---- Texte extrait

Bonsoir,
Ma préférence pour le Fauve Polar SNCF allait à
Gramercy Park, le superbe roman graphique de Timothée de Fombelle et Christian Cailleaux. Le jury en ayant décidé autrement, une petite voix m’a susurré à l’oreille qu’il y a peut-être là matière à une belle découverte.
Villevermine est un diptyque écrit et dessiné par Julien Lambert. Le premier tome,
L’homme aux babioles est paru en octobre 2018. Le deuxième volume,
Le Garçon Aux Bestioles, est annoncé pour le 3 avril 2019.
Villevermine (la ville des vermines ?) est une cité minée par la pauvreté et par les gangs. Jacques Peuplier, un détective, y est chargée de retrouver la fille d’une mafieuse. Son enquête va le conduire à rencontrer un savant fou qui, tel Frankenstein, joue au créateur.

--------

À faire:
• a. D'après le texte sur Villevermine, quand le premier tome est-il sorti ?
• b. Poursuivez le texte sur la bande dessinée Villevermine après sa dernière phrase.
La liste ne sert à rien ici.

---- Données fournies

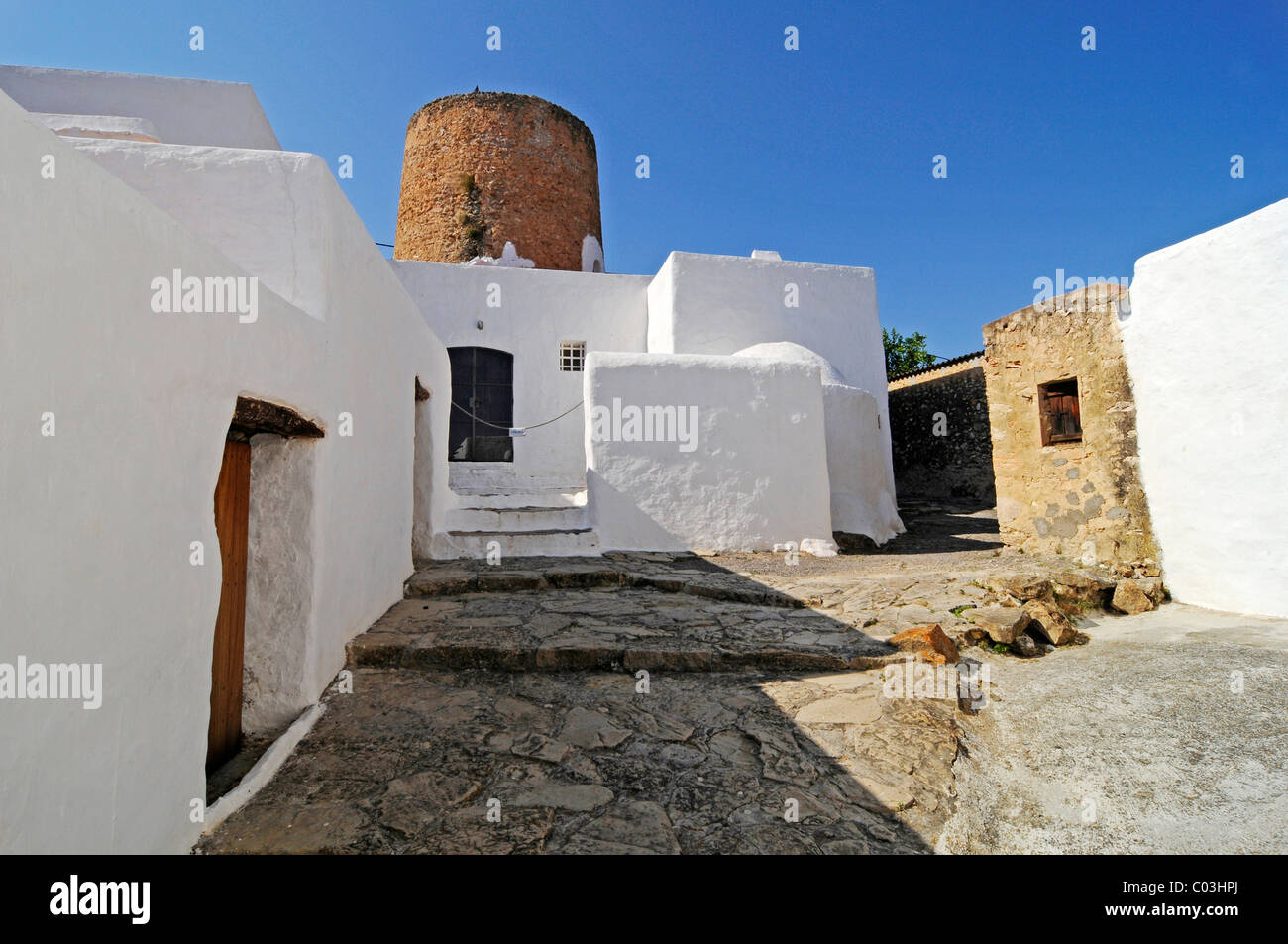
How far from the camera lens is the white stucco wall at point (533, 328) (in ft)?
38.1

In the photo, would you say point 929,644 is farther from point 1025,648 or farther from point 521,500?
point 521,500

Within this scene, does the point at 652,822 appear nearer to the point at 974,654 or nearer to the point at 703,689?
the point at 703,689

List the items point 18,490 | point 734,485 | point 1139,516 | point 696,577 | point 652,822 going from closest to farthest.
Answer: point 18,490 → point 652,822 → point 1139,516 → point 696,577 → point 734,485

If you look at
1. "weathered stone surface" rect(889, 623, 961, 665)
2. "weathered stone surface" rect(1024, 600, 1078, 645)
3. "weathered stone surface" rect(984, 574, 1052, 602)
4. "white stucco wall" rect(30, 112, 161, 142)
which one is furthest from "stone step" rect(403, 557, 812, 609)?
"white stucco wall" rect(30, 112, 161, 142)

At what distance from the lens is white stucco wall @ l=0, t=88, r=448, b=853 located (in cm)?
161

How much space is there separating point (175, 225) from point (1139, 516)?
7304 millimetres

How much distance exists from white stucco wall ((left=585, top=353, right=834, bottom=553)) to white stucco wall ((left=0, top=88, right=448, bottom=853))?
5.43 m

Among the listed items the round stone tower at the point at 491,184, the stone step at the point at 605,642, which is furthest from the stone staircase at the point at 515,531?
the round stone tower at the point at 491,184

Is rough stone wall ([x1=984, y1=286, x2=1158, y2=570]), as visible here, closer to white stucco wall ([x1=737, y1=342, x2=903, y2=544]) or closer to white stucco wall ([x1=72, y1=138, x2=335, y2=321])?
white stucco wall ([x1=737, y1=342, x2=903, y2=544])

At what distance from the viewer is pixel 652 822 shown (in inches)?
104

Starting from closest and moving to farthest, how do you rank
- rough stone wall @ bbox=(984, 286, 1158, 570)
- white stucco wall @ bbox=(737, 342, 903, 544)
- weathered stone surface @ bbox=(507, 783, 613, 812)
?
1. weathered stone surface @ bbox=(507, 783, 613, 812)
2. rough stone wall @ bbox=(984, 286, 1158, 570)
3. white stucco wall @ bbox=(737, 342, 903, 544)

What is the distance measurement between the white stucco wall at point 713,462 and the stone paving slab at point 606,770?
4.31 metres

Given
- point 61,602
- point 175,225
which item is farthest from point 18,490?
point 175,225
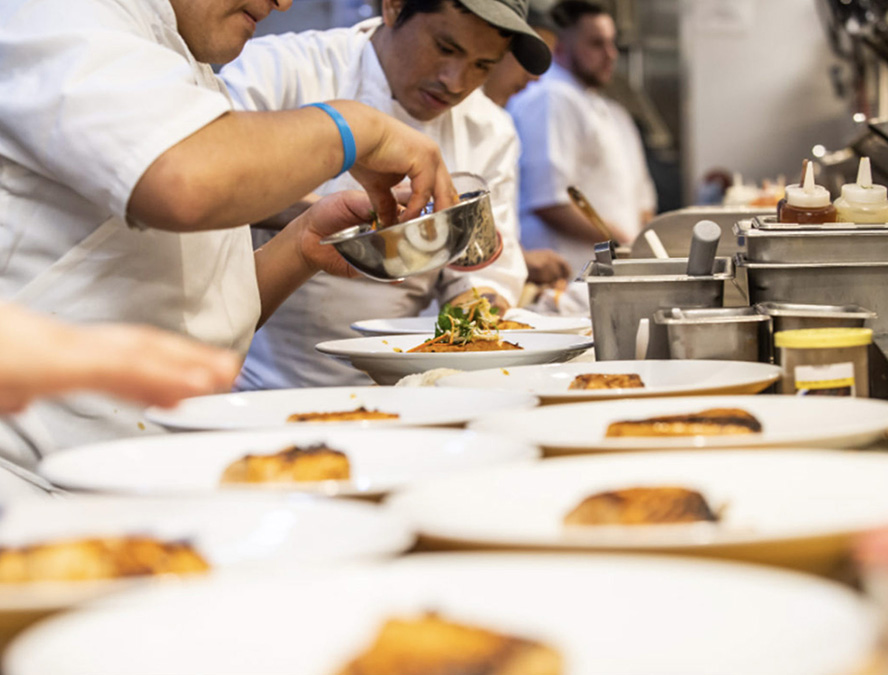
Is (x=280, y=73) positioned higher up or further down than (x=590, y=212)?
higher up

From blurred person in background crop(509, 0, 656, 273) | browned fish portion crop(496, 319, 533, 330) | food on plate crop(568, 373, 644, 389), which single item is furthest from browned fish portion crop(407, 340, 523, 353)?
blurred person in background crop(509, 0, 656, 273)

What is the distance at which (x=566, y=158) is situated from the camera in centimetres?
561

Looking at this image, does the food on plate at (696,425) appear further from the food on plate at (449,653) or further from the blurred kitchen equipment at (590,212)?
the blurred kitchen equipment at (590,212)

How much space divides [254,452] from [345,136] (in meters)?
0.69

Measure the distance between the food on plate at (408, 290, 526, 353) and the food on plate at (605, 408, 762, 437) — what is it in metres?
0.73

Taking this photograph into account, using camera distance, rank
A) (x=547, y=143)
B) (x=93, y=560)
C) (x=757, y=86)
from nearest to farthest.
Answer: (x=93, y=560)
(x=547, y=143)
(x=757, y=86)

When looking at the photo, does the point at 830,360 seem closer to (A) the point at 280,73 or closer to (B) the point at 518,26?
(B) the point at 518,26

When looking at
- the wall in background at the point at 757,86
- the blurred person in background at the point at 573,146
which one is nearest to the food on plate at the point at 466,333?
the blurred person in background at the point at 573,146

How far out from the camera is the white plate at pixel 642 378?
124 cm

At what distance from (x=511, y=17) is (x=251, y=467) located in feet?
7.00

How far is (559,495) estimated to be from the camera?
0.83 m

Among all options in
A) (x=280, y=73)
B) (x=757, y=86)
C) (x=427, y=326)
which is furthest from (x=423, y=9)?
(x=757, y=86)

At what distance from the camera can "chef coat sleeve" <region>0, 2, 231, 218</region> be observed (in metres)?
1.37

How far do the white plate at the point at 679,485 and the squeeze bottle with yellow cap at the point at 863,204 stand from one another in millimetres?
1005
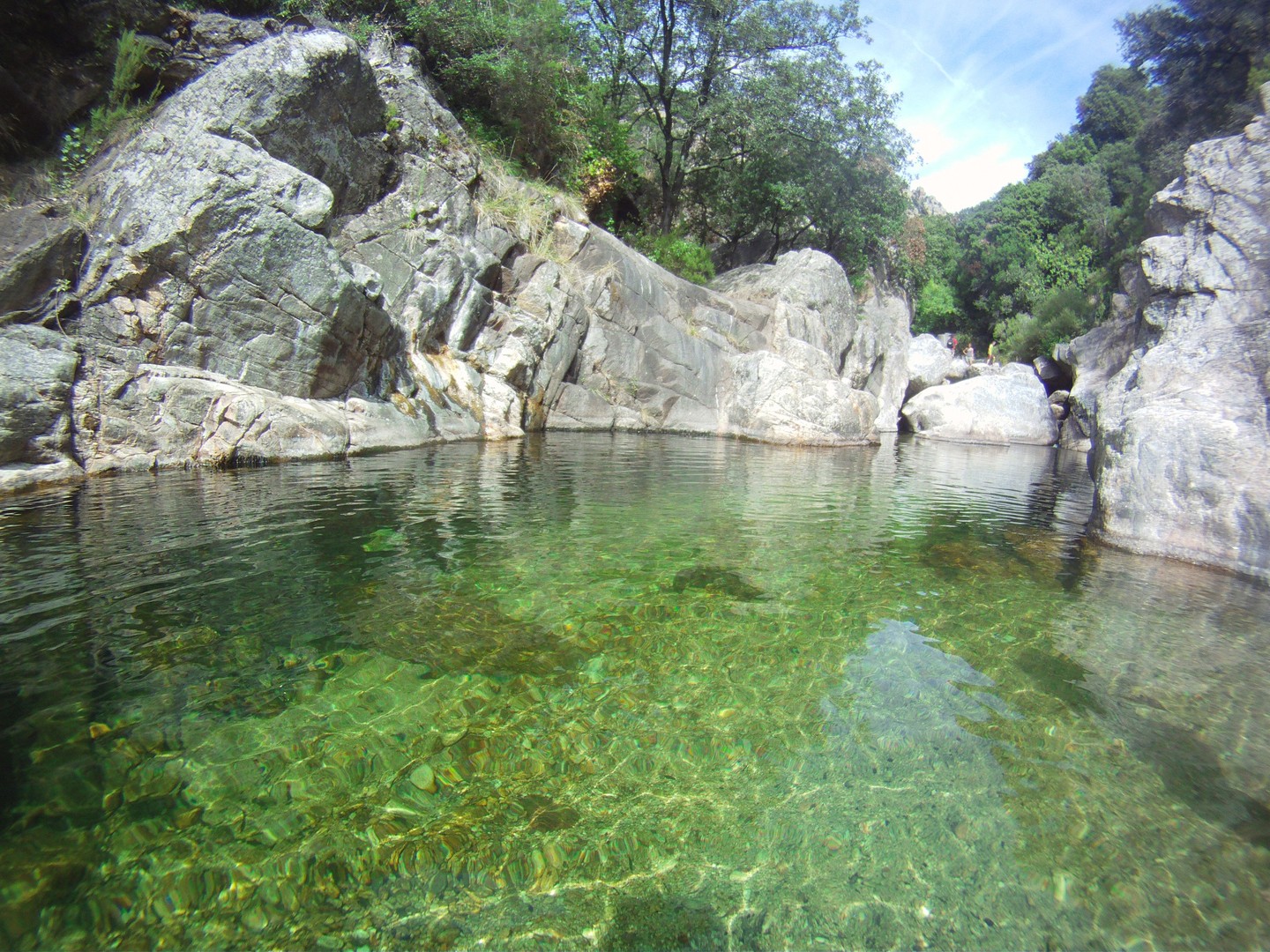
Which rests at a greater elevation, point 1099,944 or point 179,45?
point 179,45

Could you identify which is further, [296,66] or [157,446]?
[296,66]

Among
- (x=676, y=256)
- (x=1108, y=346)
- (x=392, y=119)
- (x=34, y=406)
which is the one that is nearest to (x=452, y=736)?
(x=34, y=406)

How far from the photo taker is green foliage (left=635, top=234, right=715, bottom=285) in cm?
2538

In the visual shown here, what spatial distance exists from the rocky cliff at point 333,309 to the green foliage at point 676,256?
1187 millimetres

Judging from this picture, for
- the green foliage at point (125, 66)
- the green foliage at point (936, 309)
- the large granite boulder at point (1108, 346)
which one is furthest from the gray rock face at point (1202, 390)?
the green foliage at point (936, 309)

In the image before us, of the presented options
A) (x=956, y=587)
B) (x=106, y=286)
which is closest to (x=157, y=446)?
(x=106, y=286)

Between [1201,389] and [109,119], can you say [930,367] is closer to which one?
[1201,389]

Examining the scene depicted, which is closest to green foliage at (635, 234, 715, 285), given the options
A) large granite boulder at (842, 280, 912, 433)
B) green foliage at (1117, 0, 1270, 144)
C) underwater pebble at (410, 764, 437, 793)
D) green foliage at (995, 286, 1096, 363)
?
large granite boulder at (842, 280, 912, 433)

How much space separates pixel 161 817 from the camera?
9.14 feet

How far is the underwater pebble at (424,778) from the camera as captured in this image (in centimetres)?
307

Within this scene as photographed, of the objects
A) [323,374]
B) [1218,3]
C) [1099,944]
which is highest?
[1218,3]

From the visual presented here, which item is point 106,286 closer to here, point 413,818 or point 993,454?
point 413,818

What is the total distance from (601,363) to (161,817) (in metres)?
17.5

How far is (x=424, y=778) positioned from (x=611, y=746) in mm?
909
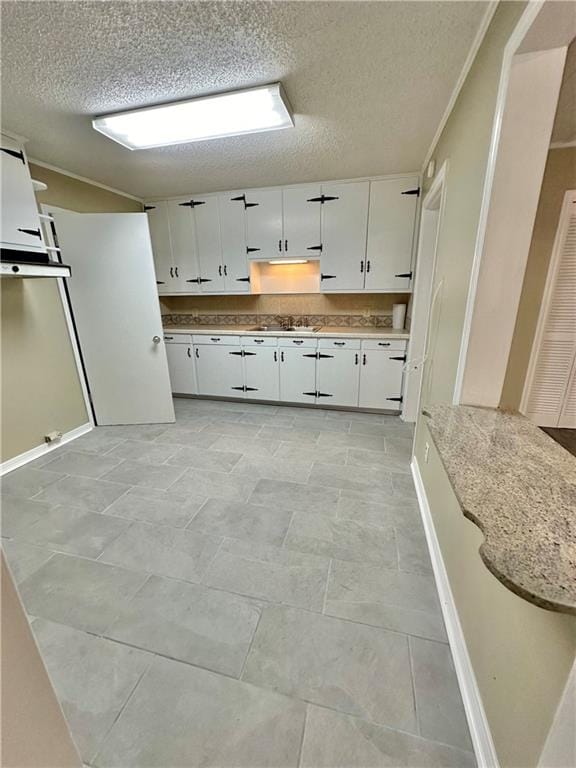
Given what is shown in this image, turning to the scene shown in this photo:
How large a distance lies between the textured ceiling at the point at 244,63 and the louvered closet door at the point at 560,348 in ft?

--------

Réponses:
• a. Le premier tome, L'homme aux babioles, est sorti en octobre 2018.

• b.
Le scénario mélange allègrement plusieurs genres. A tout seigneur, tout honneur, le roman noir. Le héros est un marginal, à la réussite douteuse, et qui n’hésite pas à faire le coup de poing pour arriver à ses fins. Il se retrouve bien malgré lui engagé par les
Corleone locaux pour retrouver leur enfant prodigue, une
Castafiore en herbe, enlevée par un étrange homme volant. Oui, un homme volant !
On retrouve là le deuxième thème de la BD, le fantastique urbain. Villevermine est peuplée de créatures étranges. Elle fait vaguement penser à La Nouvelle Crobuzon (https://fr.wikipedia.org/wiki/Nouvelle-Crobuzon), la citée imaginée par l’écrivain britannique de science-fiction : China Mieville. Le héros possède d’ailleurs des talents extraordinaires puisqu’il discute avec les objets.
Villevermine est une ville sur le déclin, avec des moisissures nauséabondes un peu partout. Des enfants sont laissés à eux-mêmes et vivent on ne sait comment. Je perçois donc un troisième thème, plus sociétal.
Le dessin fait penser à Folon (les bras hypertrophiés), mais avec un côté (beaucoup) plus sombre.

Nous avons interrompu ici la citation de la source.